EXERCISE REQUIREMENTS -> Render the records below as a JSON list of strings with one string per line, omitting blank lines.

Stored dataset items
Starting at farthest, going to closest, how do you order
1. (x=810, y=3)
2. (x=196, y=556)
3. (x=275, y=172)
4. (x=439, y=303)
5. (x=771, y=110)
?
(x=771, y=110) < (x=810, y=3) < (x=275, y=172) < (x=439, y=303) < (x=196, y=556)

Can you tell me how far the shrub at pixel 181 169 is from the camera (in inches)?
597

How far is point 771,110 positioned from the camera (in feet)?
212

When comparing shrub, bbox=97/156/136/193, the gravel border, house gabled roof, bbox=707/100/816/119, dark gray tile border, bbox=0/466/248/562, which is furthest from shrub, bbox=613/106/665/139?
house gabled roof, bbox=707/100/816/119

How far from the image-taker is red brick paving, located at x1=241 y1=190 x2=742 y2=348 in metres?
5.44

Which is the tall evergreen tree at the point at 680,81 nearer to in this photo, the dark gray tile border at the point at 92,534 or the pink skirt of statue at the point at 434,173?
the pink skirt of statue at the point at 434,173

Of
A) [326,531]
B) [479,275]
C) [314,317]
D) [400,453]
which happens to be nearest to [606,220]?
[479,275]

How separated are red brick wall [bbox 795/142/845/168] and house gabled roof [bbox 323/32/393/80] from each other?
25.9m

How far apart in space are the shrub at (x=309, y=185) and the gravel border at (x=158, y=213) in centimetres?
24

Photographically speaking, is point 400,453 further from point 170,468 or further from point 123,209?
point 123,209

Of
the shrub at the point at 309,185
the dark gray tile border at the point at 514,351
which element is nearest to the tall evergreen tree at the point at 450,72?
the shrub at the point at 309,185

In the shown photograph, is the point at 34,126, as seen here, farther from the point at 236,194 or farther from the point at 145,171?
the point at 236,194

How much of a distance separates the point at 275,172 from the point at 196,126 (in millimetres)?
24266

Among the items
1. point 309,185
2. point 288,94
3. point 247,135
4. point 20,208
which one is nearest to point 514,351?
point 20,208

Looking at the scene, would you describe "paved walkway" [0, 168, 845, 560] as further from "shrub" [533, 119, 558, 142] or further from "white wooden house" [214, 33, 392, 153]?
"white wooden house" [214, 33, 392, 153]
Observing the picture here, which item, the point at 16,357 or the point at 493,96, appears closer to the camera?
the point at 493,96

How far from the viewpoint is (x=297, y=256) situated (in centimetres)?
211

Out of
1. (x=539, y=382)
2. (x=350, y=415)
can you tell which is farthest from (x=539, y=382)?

EXERCISE OUTPUT ->
[
  "Starting at farthest, going to closest, how do you order",
  "1. (x=810, y=3)",
  "2. (x=196, y=556)",
  "3. (x=275, y=172)",
  "4. (x=439, y=303)",
  "5. (x=771, y=110)",
  "?",
  "(x=771, y=110) < (x=810, y=3) < (x=275, y=172) < (x=439, y=303) < (x=196, y=556)",
  "Can you tell me how far the shrub at pixel 181 169 is from the camera (in inches)?",
  "597",
  "How far is point 771,110 positioned from the camera (in feet)?",
  "212",
  "When comparing shrub, bbox=97/156/136/193, the gravel border, house gabled roof, bbox=707/100/816/119, dark gray tile border, bbox=0/466/248/562, which is furthest from shrub, bbox=613/106/665/139?",
  "house gabled roof, bbox=707/100/816/119",
  "How far from the image-taker is red brick paving, located at x1=241 y1=190 x2=742 y2=348 in metres?",
  "5.44",
  "Which is the tall evergreen tree at the point at 680,81 nearer to in this photo, the dark gray tile border at the point at 92,534 or the pink skirt of statue at the point at 434,173?",
  "the pink skirt of statue at the point at 434,173",
  "Of",
  "A) [326,531]",
  "B) [479,275]",
  "C) [314,317]",
  "D) [400,453]",
  "which happens to be nearest to [606,220]?",
  "[479,275]",
  "How separated are red brick wall [bbox 795/142/845/168] and house gabled roof [bbox 323/32/393/80] from each other?",
  "25.9m",
  "How far apart in space are the shrub at (x=309, y=185) and the gravel border at (x=158, y=213) in centimetres?",
  "24",
  "Photographically speaking, is point 400,453 further from point 170,468 or further from point 123,209?",
  "point 123,209",
  "Of",
  "the shrub at the point at 309,185",
  "the dark gray tile border at the point at 514,351",
  "which element is nearest to the tall evergreen tree at the point at 450,72?",
  "the shrub at the point at 309,185",
  "In the shown photograph, is the point at 34,126, as seen here, farther from the point at 236,194 or farther from the point at 145,171?",
  "the point at 236,194",
  "How much of a distance separates the point at 275,172 from the point at 196,126 (in millimetres)?",
  "24266",
  "Among the items",
  "1. point 309,185",
  "2. point 288,94",
  "3. point 247,135",
  "4. point 20,208",
  "which one is nearest to point 514,351?",
  "point 20,208",
  "Looking at the scene, would you describe \"paved walkway\" [0, 168, 845, 560] as further from \"shrub\" [533, 119, 558, 142] or further from \"white wooden house\" [214, 33, 392, 153]?",
  "\"white wooden house\" [214, 33, 392, 153]",
  "Observing the picture here, which item, the point at 16,357 or the point at 493,96, appears closer to the camera?",
  "the point at 493,96",
  "How far from the viewpoint is (x=297, y=256) situated (in centimetres)?",
  "211",
  "Out of",
  "1. (x=539, y=382)",
  "2. (x=350, y=415)",
  "can you tell which is farthest from (x=539, y=382)?"
]